4. The Economist: The World in 2010 – Leadership in the information age, by Carol Bartz, CEO of Yahoo!
… “The second obligation that information creates for executives is to identify and mentor thought leaders. In the past, seeking out “high potential” employees typically meant looking for those who could climb the next rung of the management ladder. That remains important. But equally pressing is finding those employees who, though perhaps not the best managers, have the ability to digest and interpret information for others. Grooming these in-house ideas people helps foster a culture of openness to fresh thinking—the greatest energy an organisation can have.
The deluge of information is only going to rise. Leadership will increasingly mean leveraging that information, clarifying it, and using it to advance your strategy, engage customers and motivate employees. Business stakeholders are interested not only in your products and services, but also in your ideas.
So, welcome the information flood. Those who learn how to keep their head above it will be the most effective leaders.”

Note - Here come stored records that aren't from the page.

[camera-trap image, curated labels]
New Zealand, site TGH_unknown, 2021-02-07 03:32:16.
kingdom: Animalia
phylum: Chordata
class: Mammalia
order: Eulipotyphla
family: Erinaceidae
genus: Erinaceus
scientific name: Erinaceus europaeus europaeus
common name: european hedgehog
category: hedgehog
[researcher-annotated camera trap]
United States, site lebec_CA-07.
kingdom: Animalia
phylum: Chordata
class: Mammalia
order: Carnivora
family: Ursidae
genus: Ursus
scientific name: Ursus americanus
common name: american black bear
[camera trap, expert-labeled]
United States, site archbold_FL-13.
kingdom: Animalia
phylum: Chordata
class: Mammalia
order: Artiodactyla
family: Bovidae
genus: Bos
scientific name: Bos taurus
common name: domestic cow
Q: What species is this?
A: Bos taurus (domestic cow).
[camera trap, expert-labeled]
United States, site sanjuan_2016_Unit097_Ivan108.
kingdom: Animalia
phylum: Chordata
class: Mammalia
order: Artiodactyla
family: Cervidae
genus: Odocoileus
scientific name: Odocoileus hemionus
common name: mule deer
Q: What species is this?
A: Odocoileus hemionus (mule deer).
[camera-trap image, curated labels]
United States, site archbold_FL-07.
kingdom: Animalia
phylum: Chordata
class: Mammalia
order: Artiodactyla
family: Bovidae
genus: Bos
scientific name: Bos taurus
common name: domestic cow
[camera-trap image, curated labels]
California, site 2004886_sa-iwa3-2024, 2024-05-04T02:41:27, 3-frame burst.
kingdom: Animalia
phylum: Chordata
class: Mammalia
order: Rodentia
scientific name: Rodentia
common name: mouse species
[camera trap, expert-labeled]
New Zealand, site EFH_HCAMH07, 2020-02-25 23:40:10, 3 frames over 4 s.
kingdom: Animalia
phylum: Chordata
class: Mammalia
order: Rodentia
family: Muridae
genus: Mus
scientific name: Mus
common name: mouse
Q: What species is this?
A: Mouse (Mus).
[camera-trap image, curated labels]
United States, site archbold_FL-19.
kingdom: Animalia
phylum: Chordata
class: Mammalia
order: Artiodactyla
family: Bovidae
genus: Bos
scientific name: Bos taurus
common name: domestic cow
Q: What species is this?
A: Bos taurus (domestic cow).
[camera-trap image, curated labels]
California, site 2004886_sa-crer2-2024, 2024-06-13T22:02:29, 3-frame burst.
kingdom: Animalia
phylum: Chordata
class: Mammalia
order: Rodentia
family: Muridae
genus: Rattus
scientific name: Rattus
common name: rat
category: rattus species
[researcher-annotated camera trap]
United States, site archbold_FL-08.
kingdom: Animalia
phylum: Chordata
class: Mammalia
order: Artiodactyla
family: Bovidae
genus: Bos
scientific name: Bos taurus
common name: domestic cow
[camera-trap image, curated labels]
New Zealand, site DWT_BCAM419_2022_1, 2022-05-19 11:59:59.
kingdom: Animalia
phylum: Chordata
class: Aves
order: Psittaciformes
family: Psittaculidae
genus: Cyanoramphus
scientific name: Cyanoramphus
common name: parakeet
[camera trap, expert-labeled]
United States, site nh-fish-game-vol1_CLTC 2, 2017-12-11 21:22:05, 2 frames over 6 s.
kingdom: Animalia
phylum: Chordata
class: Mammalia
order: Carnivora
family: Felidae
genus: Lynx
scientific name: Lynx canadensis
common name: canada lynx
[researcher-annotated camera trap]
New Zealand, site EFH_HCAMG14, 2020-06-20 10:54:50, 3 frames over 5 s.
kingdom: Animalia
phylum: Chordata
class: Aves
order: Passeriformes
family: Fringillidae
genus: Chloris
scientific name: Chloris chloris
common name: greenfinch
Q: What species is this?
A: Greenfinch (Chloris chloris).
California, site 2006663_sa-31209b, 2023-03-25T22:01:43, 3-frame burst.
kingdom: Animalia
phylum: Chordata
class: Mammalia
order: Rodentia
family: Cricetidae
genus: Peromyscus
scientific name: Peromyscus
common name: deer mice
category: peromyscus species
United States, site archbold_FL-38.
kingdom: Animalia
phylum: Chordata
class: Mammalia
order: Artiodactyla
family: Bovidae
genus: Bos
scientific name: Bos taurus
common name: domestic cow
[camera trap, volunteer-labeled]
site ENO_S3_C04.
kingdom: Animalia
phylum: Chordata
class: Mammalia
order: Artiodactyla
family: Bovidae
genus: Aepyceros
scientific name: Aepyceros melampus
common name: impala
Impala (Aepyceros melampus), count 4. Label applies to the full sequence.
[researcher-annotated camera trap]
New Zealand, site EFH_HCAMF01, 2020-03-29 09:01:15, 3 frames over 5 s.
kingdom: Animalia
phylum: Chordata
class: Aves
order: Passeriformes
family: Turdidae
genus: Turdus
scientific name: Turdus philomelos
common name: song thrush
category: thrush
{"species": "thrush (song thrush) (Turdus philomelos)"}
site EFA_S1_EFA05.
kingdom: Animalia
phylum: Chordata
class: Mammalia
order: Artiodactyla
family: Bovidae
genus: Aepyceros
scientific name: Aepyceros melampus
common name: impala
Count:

5. 2010: IT set to move from evolution to quiet revolution, predicts Progress Software
“Based on feedback from customers, as well as its own research and development, Progress Software sees five key technology trends set to shake up computing in 2010.
1. Real-time insight and business control will become a must-have, as organizations can ill-afford to lose money and customer through being slow to notice problems in delivery. In 2009, our research found that 67% of businesses only become aware of problems when customers report them. 80% of companies already have critical business events they need to monitor in real time. In 2010, insight into these events, powered by the right technology, will be essential to success.
2. Event-driven computing will accelerate, driven by business needs, and impacting both the way applications are built and how they are deployed in the enterprise. Architectures are increasingly being built around ‘events’, and this will increase to deal with both new sources of events appearing within the enterprise as well as external event sources from partners and customers.”